=== PASSAGE TO READ ===

Marketing & Advertising

5 Questions to Answer before You Advertise

For small and mid-sized ecommerce companies, advertising is part of doing business, necessary for getting customers and earning profits. But before those companies’ owners or marketers spend money on ad production and placement, they should take a few minutes to answer five ad-related questions.

These questions might seem obvious to some, but just because something is plain to see or understand does not mean it is unimportant. So before you buy your next ad, consider these questions.

1. Who Is Your Customer?

Advertising is communication. Your business is trying to send a message to potential customers that will cause them to take an action, like buying products from your online store.

For your advertising message to resonate with them, have some idea of whom your customers are and what things are important to them.

This includes understanding quantitative information, such as how large the available market is, where your potential customers live, and even if your store’s customers tend to be men or women, young or old, married or single. There is also qualitative information, like which social networks they use, how they feel about politics, and what YouTube channels they watch.

Asking “who is my customer?” may seem a little cliche. There is no shortage of marketing articles and books that recommend knowing your customer in one form or another. But there is practical value in answering the question.

First, understanding customer qualitative preferences will help you write your advertising copy and develop your ad creative. For example, if you know that your customer hates country music, you probably wouldn’t want to use a country song as the background for your Pandora commercial.

Second, knowing something about your potential customer’s typical location could also impact your advertising. If you know that your customer lives in rural areas, you would likely not place a newspaper ad in Los Angeles, Chicago, or New York.

…if you know that your customer hates country music, you probably wouldn’t want to use a country song as the background for your Pandora commercial.

As you plan your next advertising campaign, get a good idea of whom your target customer is.

2. What Are Your Advertising Objectives?

What are the specific reasons you’re investing in advertising? What is your objective? What would this advertising do for your business?

For many ecommerce companies, advertising objectives tend to focus on generating profit, making sales, or acquiring long-term customers.

Before you can design an ad, know what that ad should accomplish — what action you want the person who sees the ad to take. An advertising objective to get email subscribers requires a very different campaign than one to immediately boost profits.

=== DATASET RECORDS ===

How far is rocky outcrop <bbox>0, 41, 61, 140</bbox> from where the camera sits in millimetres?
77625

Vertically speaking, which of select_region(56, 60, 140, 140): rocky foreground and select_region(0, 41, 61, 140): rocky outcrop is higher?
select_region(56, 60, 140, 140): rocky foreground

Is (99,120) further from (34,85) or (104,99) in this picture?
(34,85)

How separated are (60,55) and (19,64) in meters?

===

- **EXERCISE 1**:
In the advertising article, in which cities would you likely not place a newspaper ad if your customers live in rural areas?
- **EXERCISE 2**:
Write out the advertising article from "Advertising is communication." up to and including "from your online store.".
The data has no connection to the advertising article.

- **CORRECT RESULT 1**:
Los Angeles, Chicago, or New York.

- **CORRECT RESULT 2**:
Advertising is communication. Your business is trying to send a message to potential customers that will cause them to take an action, like buying products from your online store.